- **PROVIDED TEXT**:
--- begin ---
Fed Proposal Expands GSIB, Regional Bank Regulatory Gap


Tuesday, November 06, 2018 / 11:42 AM / Fitch Ratings                                


Recently proposed changes to how regulatory capital and liquidity is managed and reported at US large regional banks continues the bifurcation of regulatory relief between Global Systemically Important Banks (GSIBs) and smaller peers, says Fitch Ratings. 

Generally, the proposed relaxation of regulatory and capital standards is a negative for creditors at US large regional banks, especially the potential loss of the comparability of annual public stress tests. Still, we do not anticipate ratings changes directly as a result of the proposed changes, with the ultimate ratings impact dependent on how banks respond to, and operate under, more relaxed regulatory requirements.
--- end ---
- **WHAT TO WORK ON**: Transcribe the passage of the Fed proposal article between "Fed Proposal Expands" and "relaxed regulatory requirements.", inclusive.

- **GIVEN ENTRIES**:
--- begin ---
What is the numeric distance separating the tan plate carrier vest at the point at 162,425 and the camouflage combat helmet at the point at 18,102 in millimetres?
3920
--- end ---
--- begin ---
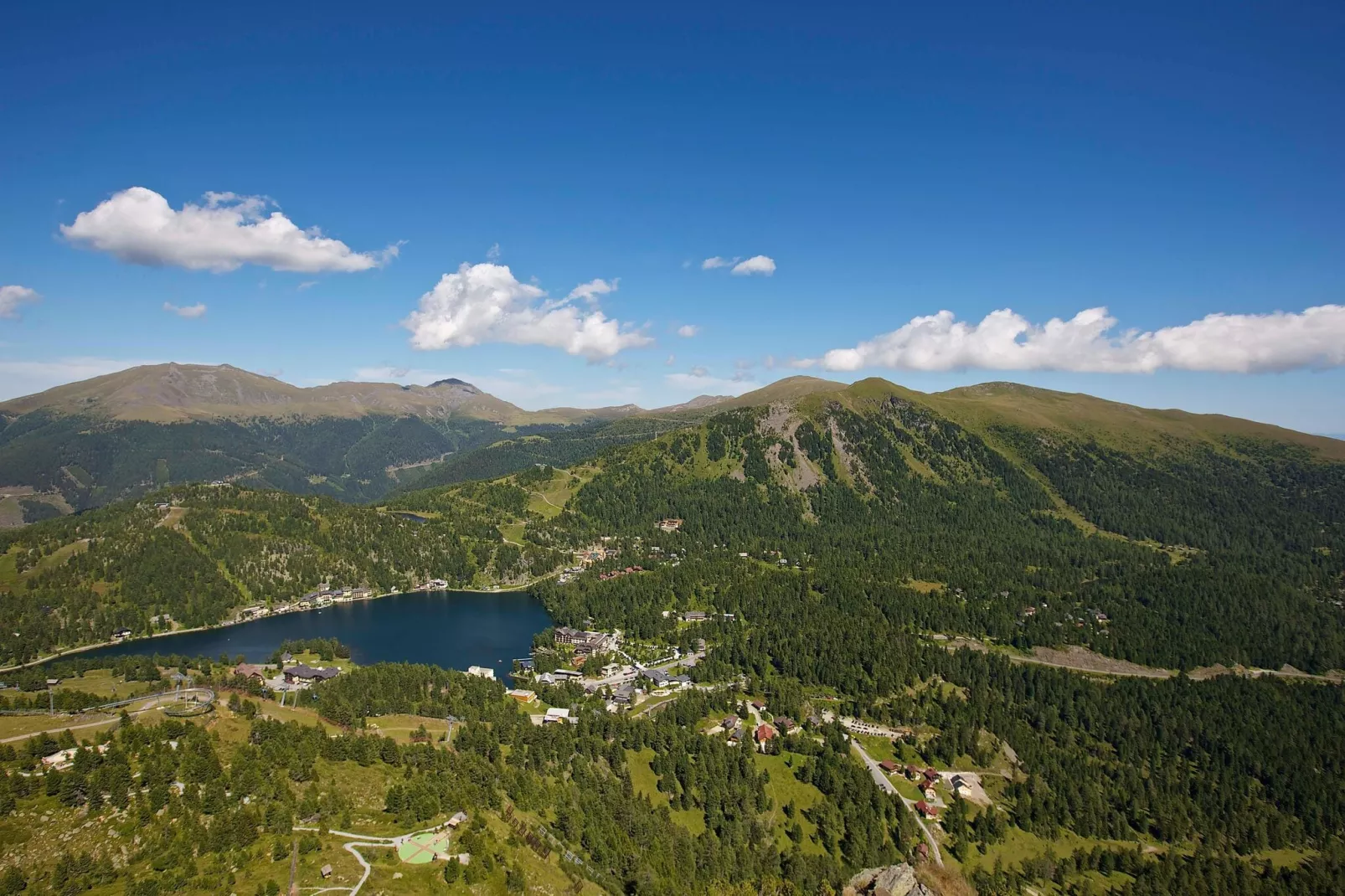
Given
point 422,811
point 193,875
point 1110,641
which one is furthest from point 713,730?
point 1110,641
--- end ---
- **FINISHED TASK**:
Fed Proposal Expands GSIB, Regional Bank Regulatory Gap


Tuesday, November 06, 2018 / 11:42 AM / Fitch Ratings                                


Recently proposed changes to how regulatory capital and liquidity is managed and reported at US large regional banks continues the bifurcation of regulatory relief between Global Systemically Important Banks (GSIBs) and smaller peers, says Fitch Ratings. 

Generally, the proposed relaxation of regulatory and capital standards is a negative for creditors at US large regional banks, especially the potential loss of the comparability of annual public stress tests. Still, we do not anticipate ratings changes directly as a result of the proposed changes, with the ultimate ratings impact dependent on how banks respond to, and operate under, more relaxed regulatory requirements.